Gephi forums

Re: Dynamic attributes and statistics

2010-04-21T12:27:32+01:00

I have posted the answer on the comment section of my proposal.

Have a nice day:)

Statistics:Posted by Cristina Grigoruta — 21 Apr 2010 12:27

Re: Dynamic attributes and statistics

2010-04-20T14:17:39+01:00

Sure, I agree with this approach

Statistics:Posted by mbastian — 20 Apr 2010 14:17

Re: Dynamic attributes and statistics

2010-04-20T01:12:00+01:00

With regarding your comment on my proposal, (link to your proposal), I would like to describe the API by listing all the functions, their uses, and a high level view of how they would be implemented. In this way I can present all the methods that other developers can utilize my segment of code. What do you think?

Statistics:Posted by Cristina Grigoruta — 20 Apr 2010 01:12

Re: Dynamic attributes and statistics

2010-04-02T16:48:55+01:00

Yes, right!

Yes with intervals instead of points, several slices could match. It's nice to be able to get sum, average and these kind of functions for numerical indeed.

Of course this idea is connected with UI development. Is it something that should be a part of my proposal?

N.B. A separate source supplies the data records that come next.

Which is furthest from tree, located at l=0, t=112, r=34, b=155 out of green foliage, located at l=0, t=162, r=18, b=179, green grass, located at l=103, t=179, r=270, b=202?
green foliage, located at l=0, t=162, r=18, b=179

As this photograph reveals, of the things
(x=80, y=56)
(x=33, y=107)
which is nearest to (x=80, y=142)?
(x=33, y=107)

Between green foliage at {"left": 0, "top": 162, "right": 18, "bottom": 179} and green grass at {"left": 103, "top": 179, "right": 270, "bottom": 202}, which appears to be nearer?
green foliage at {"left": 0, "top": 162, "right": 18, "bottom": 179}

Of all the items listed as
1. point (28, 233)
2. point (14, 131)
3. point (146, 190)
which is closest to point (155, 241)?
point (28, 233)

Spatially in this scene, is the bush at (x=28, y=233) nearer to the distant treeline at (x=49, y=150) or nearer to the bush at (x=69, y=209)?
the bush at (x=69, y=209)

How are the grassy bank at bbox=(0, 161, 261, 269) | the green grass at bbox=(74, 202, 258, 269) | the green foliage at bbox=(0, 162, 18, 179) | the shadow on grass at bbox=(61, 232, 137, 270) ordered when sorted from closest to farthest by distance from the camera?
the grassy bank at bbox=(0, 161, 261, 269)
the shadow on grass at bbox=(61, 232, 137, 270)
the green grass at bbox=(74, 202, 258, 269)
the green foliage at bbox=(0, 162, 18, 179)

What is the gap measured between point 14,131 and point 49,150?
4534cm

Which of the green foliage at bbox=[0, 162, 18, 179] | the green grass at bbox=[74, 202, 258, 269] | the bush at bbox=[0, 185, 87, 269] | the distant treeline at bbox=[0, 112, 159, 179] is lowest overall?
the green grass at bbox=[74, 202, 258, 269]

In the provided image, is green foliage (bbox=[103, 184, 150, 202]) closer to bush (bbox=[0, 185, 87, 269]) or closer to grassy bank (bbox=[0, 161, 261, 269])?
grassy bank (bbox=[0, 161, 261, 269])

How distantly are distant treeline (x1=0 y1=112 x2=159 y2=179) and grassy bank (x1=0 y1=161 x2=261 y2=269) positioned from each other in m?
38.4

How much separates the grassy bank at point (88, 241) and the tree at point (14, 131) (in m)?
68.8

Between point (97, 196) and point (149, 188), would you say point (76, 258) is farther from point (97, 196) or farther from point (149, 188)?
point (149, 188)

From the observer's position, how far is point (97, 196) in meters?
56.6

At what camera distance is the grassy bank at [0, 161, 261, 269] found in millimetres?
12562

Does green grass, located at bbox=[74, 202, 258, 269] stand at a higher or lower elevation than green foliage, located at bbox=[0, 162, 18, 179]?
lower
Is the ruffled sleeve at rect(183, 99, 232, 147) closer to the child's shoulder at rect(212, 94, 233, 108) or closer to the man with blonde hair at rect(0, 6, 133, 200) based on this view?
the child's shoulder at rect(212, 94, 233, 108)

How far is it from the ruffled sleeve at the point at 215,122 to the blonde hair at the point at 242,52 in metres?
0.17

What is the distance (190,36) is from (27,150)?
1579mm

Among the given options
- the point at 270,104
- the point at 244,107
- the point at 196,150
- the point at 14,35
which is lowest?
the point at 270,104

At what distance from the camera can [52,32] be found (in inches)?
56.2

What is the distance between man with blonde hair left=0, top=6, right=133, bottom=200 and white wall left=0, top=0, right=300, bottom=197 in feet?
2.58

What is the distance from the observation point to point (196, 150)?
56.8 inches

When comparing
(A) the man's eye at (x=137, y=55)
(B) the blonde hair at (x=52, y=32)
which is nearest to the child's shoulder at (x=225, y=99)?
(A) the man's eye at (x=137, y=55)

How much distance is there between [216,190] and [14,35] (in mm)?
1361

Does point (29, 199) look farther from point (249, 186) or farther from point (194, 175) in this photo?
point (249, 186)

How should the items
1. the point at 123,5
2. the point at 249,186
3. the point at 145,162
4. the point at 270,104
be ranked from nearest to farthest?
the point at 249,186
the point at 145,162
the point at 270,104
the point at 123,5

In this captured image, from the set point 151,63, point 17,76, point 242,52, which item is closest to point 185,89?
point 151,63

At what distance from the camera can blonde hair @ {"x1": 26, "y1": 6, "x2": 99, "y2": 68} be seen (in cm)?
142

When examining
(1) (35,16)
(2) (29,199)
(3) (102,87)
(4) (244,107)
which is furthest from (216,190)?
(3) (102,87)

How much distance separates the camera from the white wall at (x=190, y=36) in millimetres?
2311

Yes, add all your reflexions in your proposal. Reviewing what other softwares propose could be also useful.

Statistics:Posted by mbastian — 02 Apr 2010 16:48

Re: Dynamic attributes and statistics

2010-04-01T14:44:45+01:00

mbastian wrote:The problem is that the search query is a unique point, not an interval.

Hmm, so I was mistaken here:

Step 1. We should look for 78 in our PR-Tree because we are interested in attributes values from upper bound of the time interval (tell me if I am mistaken).

I just read the article http://www.cmu.edu/joss/content/article ... McFarland/ and noticed interesting sentences:

[...] Thick slices have start and end times that define an interval, and include all events that either occur within the interval or whose duration intersect the interval (see figure 4c).9 Thick slices query the data similar to the way a questionnaire might ask about ongoing or past relationships. For example, "show me all the loans among firms that took place during 1994.” It is not a picture of a network at a point in time but rather a period in time, a collection of data within a certain range, as in the bin of a histogram. Thick slices are a way of discretizing (pseudo-) continuous data, and thin slices are a way to sample continuous or real-valued versions of discrete-interval data.

A slice is a “bin” that contains a set of events in time, but for most network operations, the time information is not used and the network data must be collapsed to form a matrix or arc-list. Depending on the duration or "thickness" of the slice, it is possible that there is more than one arc between a given pair of nodes (or there may be multiple kinds of ties) so it is important to consider how these ties will be aggregated. For most variables, common operations like sum, maximum, count, and average can be used. (Non-numeric categorical attributes will need more sophisticated treatment in the future.)

This is something that should be done. All things considered Interval Tree is necessary in fact. I can implement this instead of PR-Tree and in the step in which we get intervals that overlap the interval we look for, I should do something with "ties". I think that for numbers a potential user should have got a possibility to choose what to do with them (sum, maximum, count and average as described in the article). For non-numeric attributes he should choose between something like the first occurrence, the last occurrence etc.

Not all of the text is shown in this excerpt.